Start of SOURCE TEXT

Legislation: Safety, Rehabilitation and Compensation Act 1988 (Cth)
Cases cited:

Comcare v Martin (2016) 258 CLR 467

Lim v Comcare (2017) 250 FCR 298

Smith v Comcare (2013) 212 FCR 335

Date of hearing: 13 June 2018
Registry: Victoria
Division: General Division
National Practice Area: Administrative and Constitutional Law and Human Rights
Category: Catchwords
Number of paragraphs: 25
Counsel for the Applicant: Mr N Horner with Mr R Ternes
Solicitor for the Applicant: Adviceline Injury Lawyers
Counsel for the Respondent: Mr J Wallace
Solicitor for the Respondent: Comcare – Claims and Liability Management

ORDERS

VID 1006 of 2017
BETWEEN:

NATASHA GROPEL

Applicant

AND:

COMCARE

Respondent

JUDGE:

DAVIES J

DATE OF ORDER:

3 AUGUST 2018

THE COURT ORDERS THAT:

1.The appeal be allowed.

2.The order made by the Administrative Appeals Tribunal be set aside.

3.The matter be remitted to the Administrative Appeals Tribunal for determination according to law.

4.Subject to order 5, the respondent is to pay the applicant’s costs to be taxed in default of agreement.

5.Liberty to the parties to apply within five days to set aside or vary order 4.

Note:    Entry of orders is dealt with in Rule 39.32 of the Federal Court Rules 2011.

End of SOURCE TEXT
Start of DATA

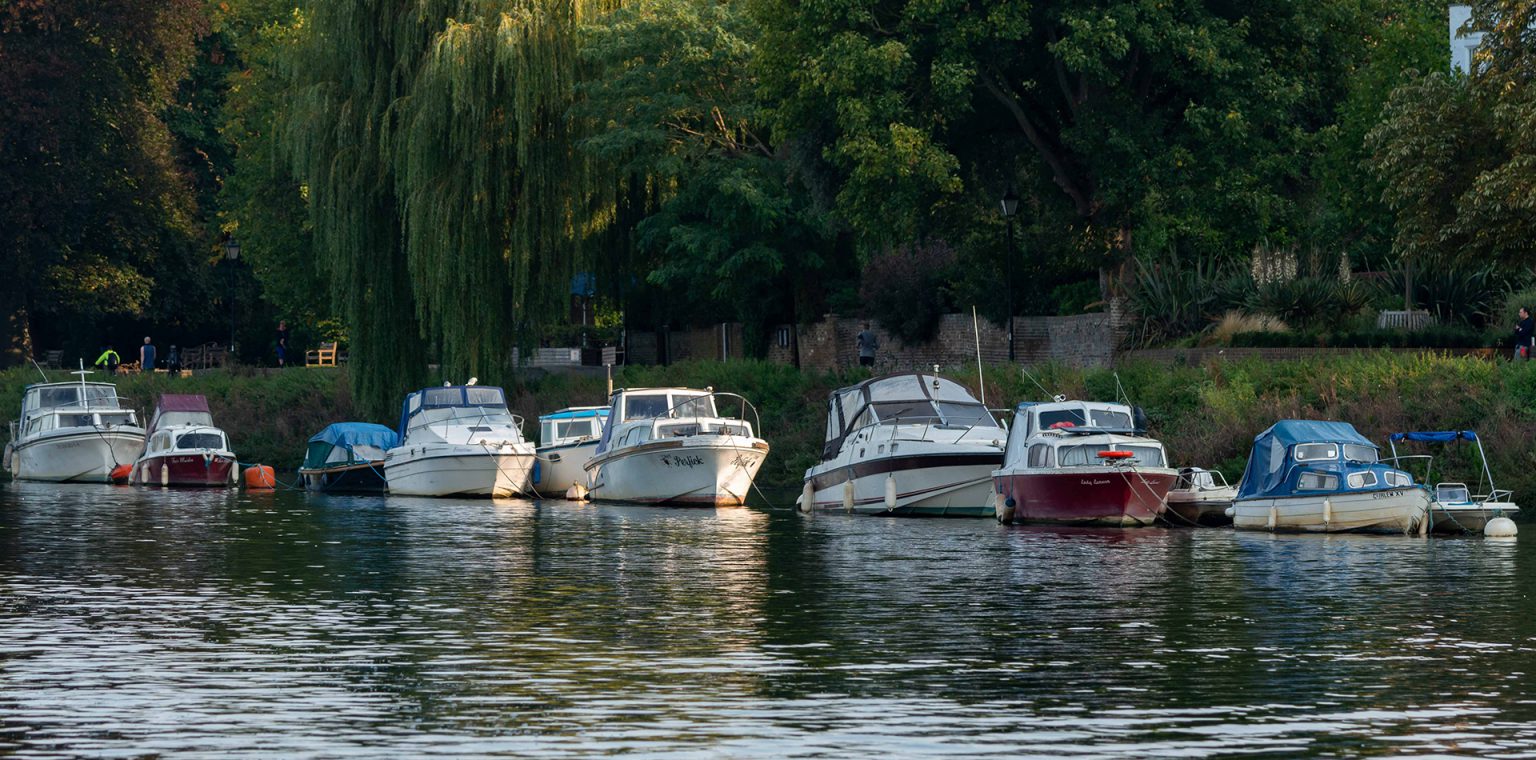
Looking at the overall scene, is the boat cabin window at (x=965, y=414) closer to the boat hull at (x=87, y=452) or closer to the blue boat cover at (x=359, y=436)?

End of DATA

→ PROBLEMS AND TASKS
A) According to the court record, on what date was the hearing held?
B) Duplicate the court record from the words "2.The order made" and stop after "Court Rules 2011.".
This material has nothing to do with the court record.

→ EXERCISE SOLUTIONS
A) 13 June 2018

B)
2.The order made by the Administrative Appeals Tribunal be set aside.

3.The matter be remitted to the Administrative Appeals Tribunal for determination according to law.

4.Subject to order 5, the respondent is to pay the applicant’s costs to be taxed in default of agreement.

5.Liberty to the parties to apply within five days to set aside or vary order 4.

Note:    Entry of orders is dealt with in Rule 39.32 of the Federal Court Rules 2011.